Science Expo
- Founded: 2010
- Dissolved: 2017
- Type: Nonprofit organization
- Origins: Guelph, Ontario
- Region served: Ontario, British Columbia, Alberta
- Key people: Maya Burhanpurkar, Jeremy Ho, Kaitlyn Yong, Abeera Shahid, Emma Lu, Amit Scheer
- Volunteers: 11-50
- Website: science-expo.org

= Science Expo =

Canadian national student run non-profit organization

Science Expo was a Canadian national student run non-profit organization that connected high-achieving youth to innovators and STEM (Science, Technology, Engineering and Mathematics) opportunities. In 2017, they merged with another Canadian non-profit, the Foundation for Student Science and Technology (FSST) which ran a similar platform, RISE (Research in Science and Engineering).

Science Expo was active from Vancouver to Toronto, with a network of 150 leaders reaching 80 high schools, representing a student body of over 120,000. They are best known for their annual conference, which has attracted thousands of high school students across Ontario to convene and connect with fellow like-minded students as well as leading innovators and scientists.

== History ==
Five individuals who met at the 2009 Canada Wide Science Fair and wanted to encourage more students to get involved in STEM opportunities founded Science Expo in 2010. Two months later, the first Science Expo, a 2-hour symposium, was held in a Guelph, Ontario high school auditorium. It attracted over 200 students, parents, and teachers, and featured Ph.D candidate and science fair guru Mubdi Rahman as the keynote speaker.

▶ Tasks and exercises:
1) Decide whether each statement agrees with the Science Expo article, answering yes or no and quoting the words of the article that settle it: (a) Science Expo merged with the Foundation for Student Science and Technology in 2017. (b) The first Science Expo was a full-day conference held in Toronto. (c) The founders of Science Expo met at the 2009 Canada Wide Science Fair.
2) Write a continuation of the Science Expo article, picking up after its last sentence.
The items after this point come from a separate source and are unrelated to the Science Expo article.

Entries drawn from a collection
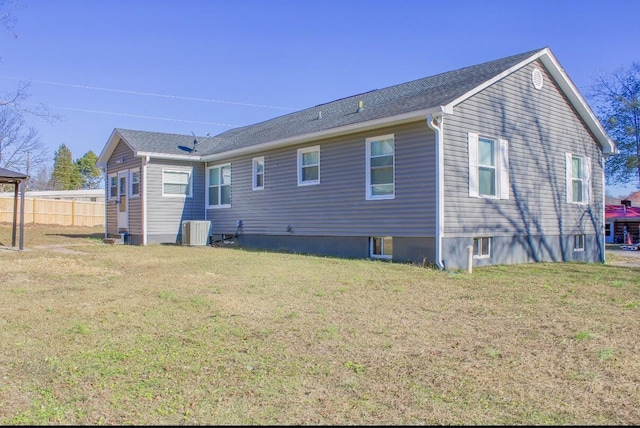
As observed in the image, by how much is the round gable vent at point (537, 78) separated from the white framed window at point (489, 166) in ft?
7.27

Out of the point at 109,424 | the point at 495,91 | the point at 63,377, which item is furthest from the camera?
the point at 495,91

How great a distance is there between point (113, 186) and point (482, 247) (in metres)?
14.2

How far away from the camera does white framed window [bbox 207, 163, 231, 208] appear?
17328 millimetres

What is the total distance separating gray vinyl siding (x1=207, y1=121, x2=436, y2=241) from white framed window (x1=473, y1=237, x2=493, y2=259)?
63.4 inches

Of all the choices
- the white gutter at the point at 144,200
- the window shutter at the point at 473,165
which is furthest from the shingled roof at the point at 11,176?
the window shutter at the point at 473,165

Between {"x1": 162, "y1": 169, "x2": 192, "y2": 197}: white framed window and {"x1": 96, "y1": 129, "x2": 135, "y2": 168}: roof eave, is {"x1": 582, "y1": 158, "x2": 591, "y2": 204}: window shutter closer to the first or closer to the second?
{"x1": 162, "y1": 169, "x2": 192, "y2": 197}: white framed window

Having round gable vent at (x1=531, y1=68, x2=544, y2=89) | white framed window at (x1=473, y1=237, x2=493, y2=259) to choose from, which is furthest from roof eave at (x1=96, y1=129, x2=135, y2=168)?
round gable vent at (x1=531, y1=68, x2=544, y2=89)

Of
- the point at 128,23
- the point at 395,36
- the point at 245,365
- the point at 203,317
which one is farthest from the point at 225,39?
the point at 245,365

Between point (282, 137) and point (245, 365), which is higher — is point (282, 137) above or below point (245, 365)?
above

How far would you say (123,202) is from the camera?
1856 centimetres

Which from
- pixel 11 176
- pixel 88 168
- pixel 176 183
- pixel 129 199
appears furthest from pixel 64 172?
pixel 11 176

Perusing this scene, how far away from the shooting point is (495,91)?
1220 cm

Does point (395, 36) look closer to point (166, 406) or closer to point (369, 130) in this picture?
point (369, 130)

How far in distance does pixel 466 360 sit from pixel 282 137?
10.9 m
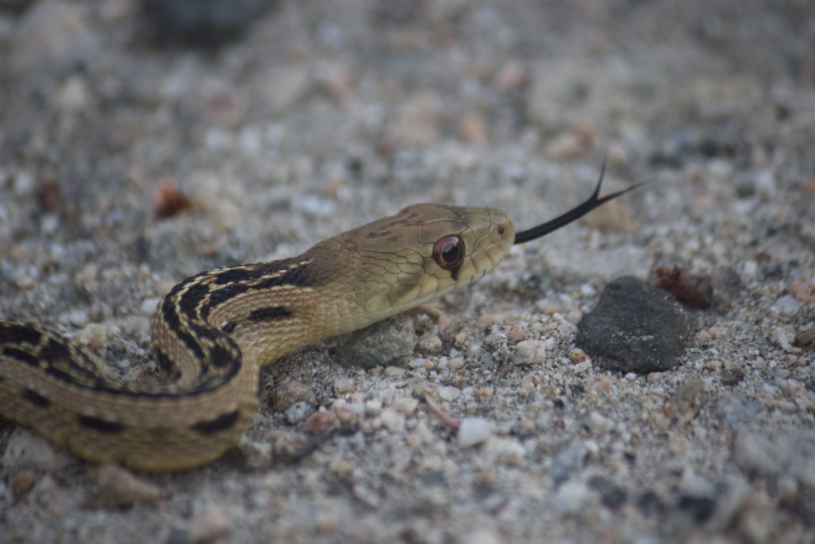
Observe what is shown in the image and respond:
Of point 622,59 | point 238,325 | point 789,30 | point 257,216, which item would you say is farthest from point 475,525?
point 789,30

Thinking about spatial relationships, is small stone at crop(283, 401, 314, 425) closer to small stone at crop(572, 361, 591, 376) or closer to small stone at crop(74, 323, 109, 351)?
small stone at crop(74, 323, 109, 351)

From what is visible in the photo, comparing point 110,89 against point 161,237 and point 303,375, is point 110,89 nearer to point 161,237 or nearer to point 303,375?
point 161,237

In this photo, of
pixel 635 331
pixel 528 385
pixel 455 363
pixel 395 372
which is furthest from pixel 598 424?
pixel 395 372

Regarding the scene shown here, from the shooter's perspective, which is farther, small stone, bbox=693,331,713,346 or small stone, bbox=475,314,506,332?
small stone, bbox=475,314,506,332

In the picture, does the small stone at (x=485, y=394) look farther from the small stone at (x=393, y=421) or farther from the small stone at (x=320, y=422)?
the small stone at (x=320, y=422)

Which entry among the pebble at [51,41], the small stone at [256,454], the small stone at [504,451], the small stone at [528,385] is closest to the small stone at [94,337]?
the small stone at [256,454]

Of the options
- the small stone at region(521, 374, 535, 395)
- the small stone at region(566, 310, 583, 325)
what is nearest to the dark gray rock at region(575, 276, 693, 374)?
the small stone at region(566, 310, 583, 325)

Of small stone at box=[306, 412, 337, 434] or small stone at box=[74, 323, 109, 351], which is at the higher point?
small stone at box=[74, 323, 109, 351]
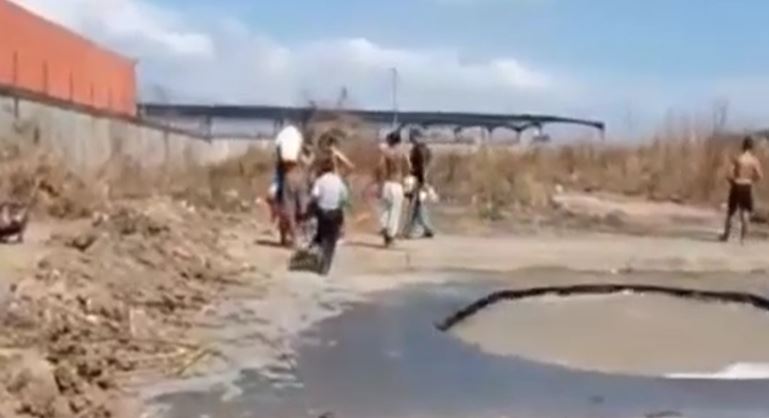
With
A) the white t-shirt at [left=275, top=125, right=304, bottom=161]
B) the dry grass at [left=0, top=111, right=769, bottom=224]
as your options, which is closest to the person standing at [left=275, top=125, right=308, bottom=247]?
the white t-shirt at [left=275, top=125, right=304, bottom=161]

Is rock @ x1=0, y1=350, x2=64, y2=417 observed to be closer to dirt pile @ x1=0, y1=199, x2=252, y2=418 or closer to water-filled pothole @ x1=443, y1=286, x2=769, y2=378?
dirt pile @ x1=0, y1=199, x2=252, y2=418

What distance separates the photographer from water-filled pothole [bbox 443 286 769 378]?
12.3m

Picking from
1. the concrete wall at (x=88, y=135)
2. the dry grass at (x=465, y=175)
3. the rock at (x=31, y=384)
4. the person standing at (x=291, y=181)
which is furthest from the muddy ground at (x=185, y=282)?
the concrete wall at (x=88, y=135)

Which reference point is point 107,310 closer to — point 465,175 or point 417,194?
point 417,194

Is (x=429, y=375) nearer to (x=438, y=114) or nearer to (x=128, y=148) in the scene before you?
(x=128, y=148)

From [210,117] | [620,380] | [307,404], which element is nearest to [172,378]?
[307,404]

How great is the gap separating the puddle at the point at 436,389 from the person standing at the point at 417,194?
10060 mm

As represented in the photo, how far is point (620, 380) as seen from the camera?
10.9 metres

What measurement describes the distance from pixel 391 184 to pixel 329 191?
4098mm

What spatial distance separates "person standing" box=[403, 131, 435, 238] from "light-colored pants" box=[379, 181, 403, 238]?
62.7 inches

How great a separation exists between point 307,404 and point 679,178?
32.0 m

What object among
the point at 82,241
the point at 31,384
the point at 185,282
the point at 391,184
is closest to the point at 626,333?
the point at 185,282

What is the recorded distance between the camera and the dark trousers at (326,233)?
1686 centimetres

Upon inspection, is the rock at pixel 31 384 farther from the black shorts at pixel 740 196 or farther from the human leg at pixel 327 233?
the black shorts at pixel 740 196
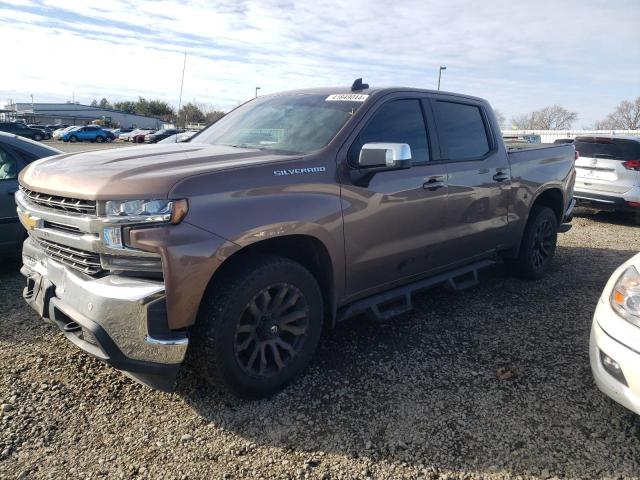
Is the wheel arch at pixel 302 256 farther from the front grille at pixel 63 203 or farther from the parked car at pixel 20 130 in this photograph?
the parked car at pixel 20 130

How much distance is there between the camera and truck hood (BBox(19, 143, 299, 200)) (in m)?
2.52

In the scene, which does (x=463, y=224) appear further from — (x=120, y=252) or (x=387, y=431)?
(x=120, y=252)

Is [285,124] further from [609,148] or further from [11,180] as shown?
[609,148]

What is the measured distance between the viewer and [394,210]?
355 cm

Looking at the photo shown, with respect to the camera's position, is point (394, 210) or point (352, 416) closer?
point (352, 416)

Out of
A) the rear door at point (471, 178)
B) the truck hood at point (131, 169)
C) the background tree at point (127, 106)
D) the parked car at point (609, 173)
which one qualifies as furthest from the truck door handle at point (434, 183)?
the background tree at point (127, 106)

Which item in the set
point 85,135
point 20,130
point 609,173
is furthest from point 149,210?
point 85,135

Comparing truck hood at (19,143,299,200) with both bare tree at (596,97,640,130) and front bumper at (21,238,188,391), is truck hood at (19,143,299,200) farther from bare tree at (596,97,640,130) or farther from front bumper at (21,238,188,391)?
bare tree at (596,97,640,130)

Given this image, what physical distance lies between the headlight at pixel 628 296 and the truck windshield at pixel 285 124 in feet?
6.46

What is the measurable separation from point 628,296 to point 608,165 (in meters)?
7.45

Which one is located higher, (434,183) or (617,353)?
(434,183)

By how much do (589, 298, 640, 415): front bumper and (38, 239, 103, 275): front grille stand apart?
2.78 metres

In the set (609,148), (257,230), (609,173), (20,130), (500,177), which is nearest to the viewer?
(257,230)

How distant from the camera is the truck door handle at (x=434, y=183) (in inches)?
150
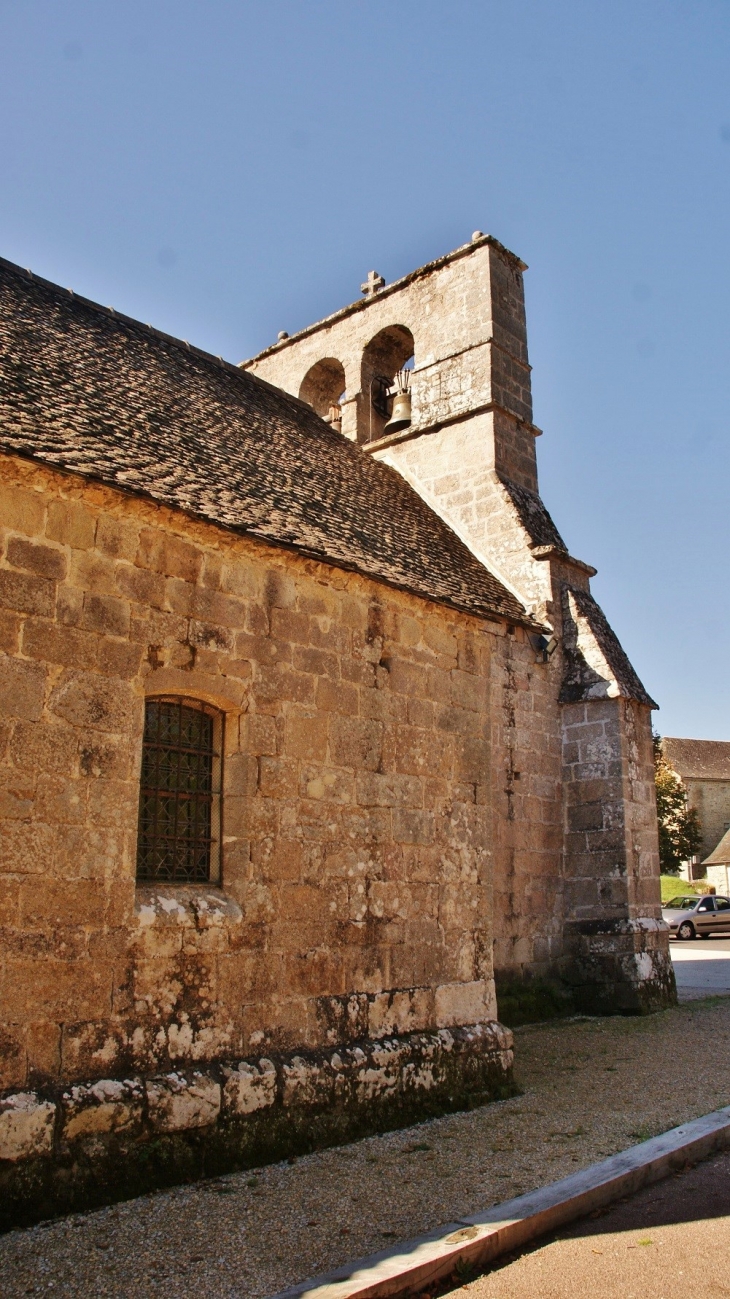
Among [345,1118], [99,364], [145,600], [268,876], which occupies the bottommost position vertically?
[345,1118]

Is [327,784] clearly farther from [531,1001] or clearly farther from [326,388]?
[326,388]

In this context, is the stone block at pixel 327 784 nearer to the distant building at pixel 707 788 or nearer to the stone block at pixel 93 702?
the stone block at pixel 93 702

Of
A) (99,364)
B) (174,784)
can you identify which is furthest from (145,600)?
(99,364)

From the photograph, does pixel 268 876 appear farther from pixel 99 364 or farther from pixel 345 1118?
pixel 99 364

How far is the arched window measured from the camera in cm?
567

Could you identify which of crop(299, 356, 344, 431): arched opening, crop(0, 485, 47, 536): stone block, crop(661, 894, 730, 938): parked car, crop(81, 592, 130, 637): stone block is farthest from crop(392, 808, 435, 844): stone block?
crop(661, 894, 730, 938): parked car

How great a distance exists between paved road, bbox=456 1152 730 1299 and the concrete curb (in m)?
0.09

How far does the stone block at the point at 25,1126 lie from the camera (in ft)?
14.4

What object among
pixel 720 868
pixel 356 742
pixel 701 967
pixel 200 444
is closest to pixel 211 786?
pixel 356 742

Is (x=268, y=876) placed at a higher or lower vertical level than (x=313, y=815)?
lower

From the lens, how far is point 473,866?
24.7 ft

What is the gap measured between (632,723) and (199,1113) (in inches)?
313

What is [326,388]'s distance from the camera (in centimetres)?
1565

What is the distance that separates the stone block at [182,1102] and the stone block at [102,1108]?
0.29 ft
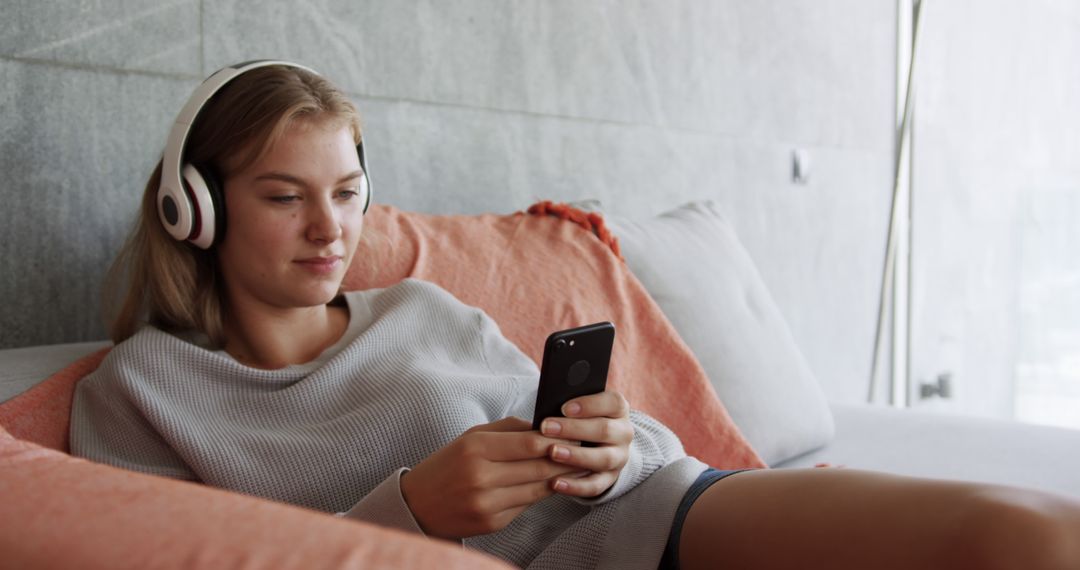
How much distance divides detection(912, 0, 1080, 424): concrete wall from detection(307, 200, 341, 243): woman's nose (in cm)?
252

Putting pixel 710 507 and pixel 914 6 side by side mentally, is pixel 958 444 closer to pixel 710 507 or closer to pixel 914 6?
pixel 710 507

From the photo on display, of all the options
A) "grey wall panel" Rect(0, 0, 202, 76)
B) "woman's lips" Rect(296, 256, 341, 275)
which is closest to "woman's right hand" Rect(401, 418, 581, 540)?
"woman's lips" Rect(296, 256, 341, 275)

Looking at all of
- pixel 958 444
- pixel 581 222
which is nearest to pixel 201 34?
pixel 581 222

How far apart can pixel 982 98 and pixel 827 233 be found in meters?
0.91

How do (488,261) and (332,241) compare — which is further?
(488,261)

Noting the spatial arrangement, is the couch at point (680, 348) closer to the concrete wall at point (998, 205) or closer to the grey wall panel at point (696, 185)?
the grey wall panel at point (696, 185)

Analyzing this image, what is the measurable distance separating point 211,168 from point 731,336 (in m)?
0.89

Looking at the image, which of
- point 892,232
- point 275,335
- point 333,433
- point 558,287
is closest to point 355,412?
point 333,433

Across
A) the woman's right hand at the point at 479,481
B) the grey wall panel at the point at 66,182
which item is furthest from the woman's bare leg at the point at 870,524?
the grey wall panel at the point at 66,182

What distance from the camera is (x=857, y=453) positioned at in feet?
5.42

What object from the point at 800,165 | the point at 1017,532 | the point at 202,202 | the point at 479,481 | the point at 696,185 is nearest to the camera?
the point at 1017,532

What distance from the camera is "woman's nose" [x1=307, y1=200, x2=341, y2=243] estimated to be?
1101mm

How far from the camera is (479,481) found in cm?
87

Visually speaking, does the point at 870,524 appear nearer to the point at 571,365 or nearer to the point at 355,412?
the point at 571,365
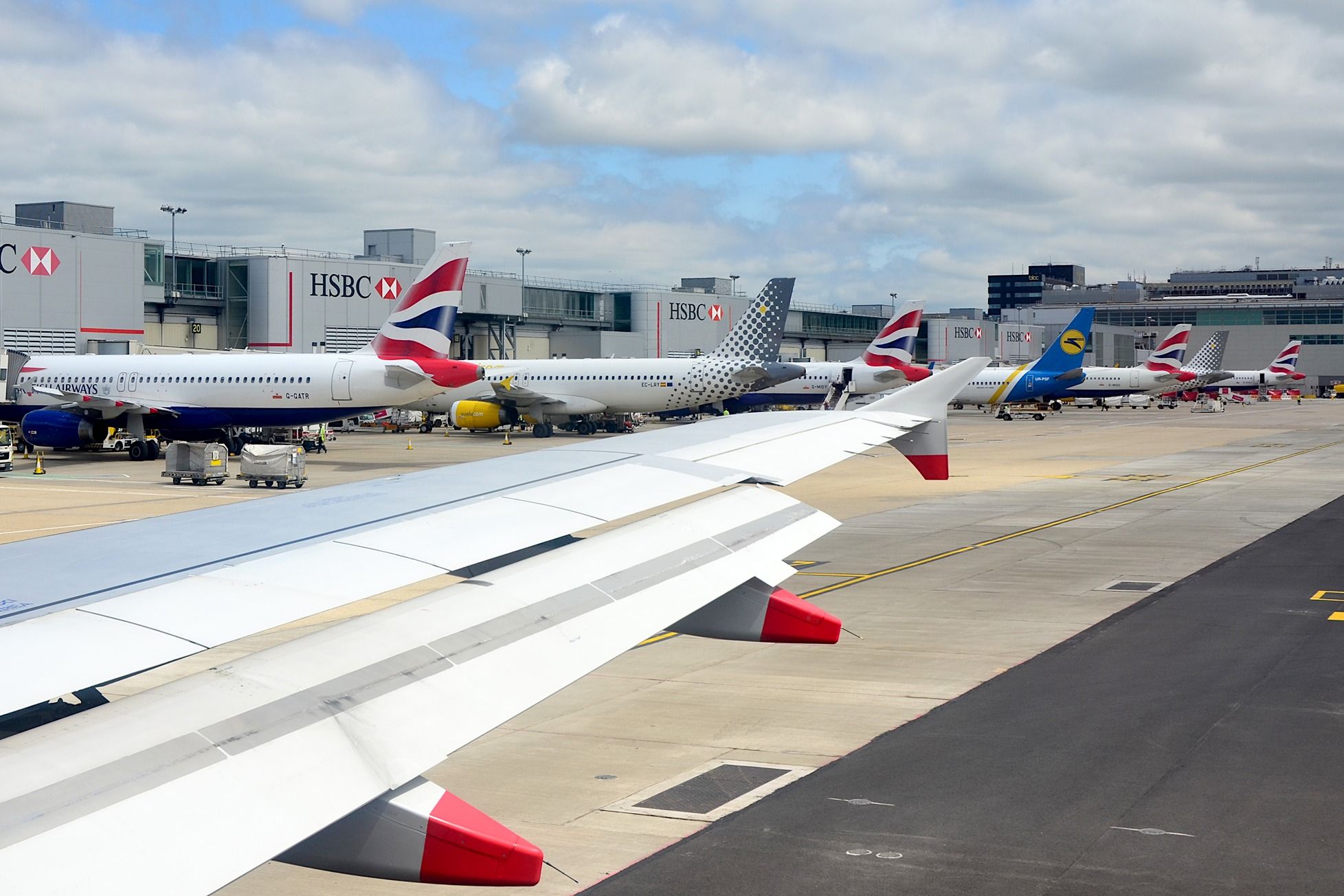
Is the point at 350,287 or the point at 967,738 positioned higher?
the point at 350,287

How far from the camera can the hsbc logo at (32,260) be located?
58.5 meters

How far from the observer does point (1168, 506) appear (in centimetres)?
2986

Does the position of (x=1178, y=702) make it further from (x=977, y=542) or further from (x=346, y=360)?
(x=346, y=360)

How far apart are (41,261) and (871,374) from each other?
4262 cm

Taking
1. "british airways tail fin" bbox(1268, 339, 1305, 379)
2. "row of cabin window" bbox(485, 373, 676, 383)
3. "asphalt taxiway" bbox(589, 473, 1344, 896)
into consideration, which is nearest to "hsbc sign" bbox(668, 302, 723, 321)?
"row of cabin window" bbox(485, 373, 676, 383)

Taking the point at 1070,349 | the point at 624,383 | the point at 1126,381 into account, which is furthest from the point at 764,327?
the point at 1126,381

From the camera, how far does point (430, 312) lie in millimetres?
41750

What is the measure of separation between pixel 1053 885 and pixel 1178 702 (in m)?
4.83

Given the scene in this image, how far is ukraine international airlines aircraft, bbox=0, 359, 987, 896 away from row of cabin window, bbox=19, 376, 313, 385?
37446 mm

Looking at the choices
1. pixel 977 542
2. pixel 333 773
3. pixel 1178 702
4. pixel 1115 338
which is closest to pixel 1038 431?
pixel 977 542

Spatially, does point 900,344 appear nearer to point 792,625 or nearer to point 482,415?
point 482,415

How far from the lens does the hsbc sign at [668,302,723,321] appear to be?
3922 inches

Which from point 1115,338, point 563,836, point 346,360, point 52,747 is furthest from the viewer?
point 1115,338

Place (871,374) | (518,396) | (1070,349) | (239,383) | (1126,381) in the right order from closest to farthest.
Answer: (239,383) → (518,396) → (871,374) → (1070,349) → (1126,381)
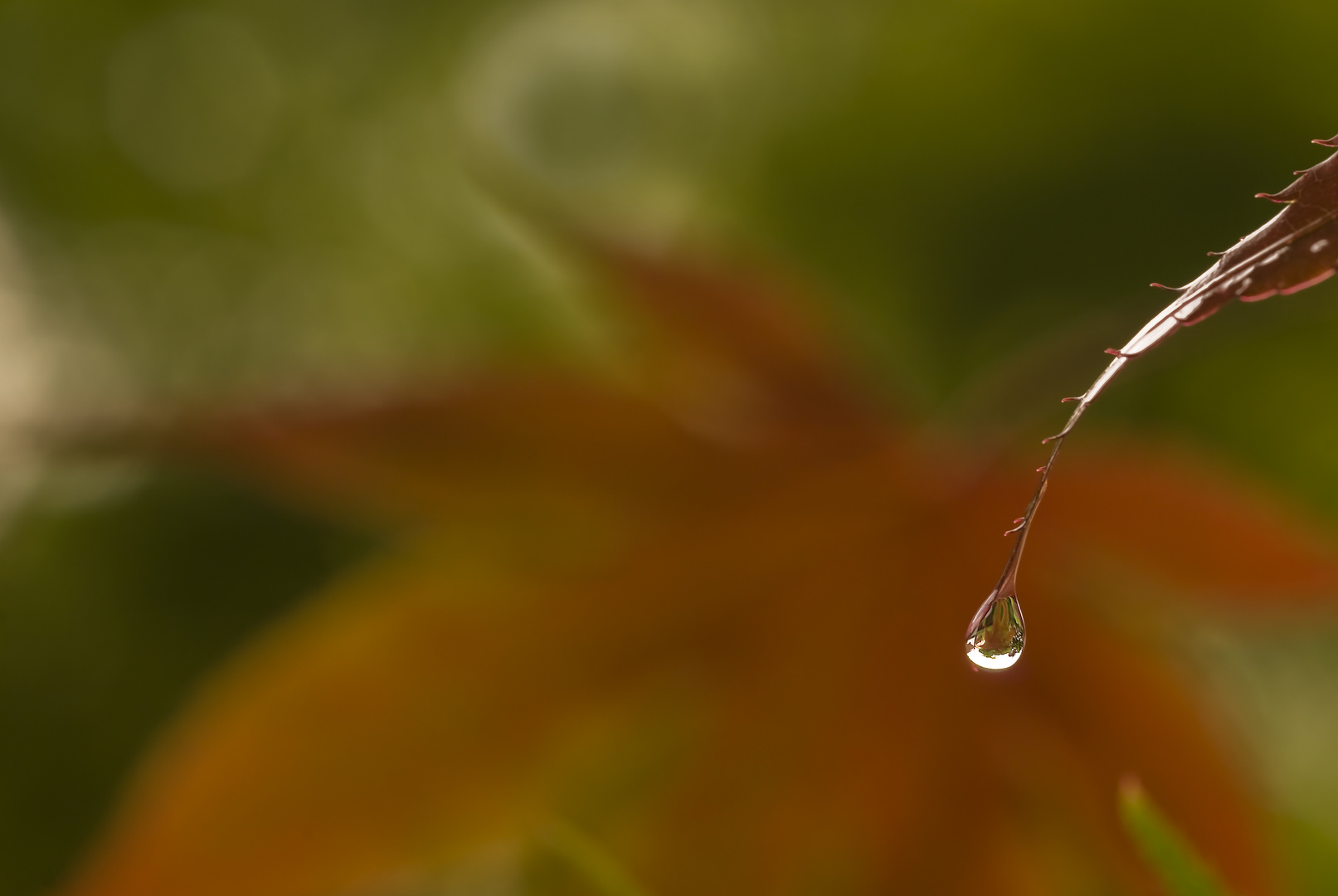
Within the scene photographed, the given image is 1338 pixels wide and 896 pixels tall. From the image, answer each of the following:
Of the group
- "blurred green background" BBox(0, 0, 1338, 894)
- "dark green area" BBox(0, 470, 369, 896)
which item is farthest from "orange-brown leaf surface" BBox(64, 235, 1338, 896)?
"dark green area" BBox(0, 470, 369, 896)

▶ Results of the tasks:
1)
(a) Yes: "In 2017, they merged with another Canadian non-profit, the Foundation for Student Science and Technology (FSST)"
(b) No: "the first Science Expo, a 2-hour symposium, was held in a Guelph, Ontario high school auditorium"
(c) Yes: "Five individuals who met at the 2009 Canada Wide Science Fair"

2)
The next year, the Science Expo team held its first full day conference at the University of Waterloo, and marked a milestone by successfully registering as a non-for-profit organization. In addition, a group of 5 interns joined the team that summer, 4 of whom stayed on as executives in the following year. Science Expo experienced a rapid surge in growth in 2012, expanding both its team size to a group of 13 high school and university students, and its reach to include the Greater Toronto Area. Science Expo 2012 was held at the Ontario Science Centre, and featured Nobel Prize winner Dr. Brad Bass as one of its keynote speakers.

Today, Science Expo has grown to include several other outreach programs. These include a high school ambassador program, a teacher outreach program, and EXPOtential, the Science Expo alumni exclusive mentorship program. Through these outreach programs, the organization hopes to build a network of passionate students who are involved in STEM.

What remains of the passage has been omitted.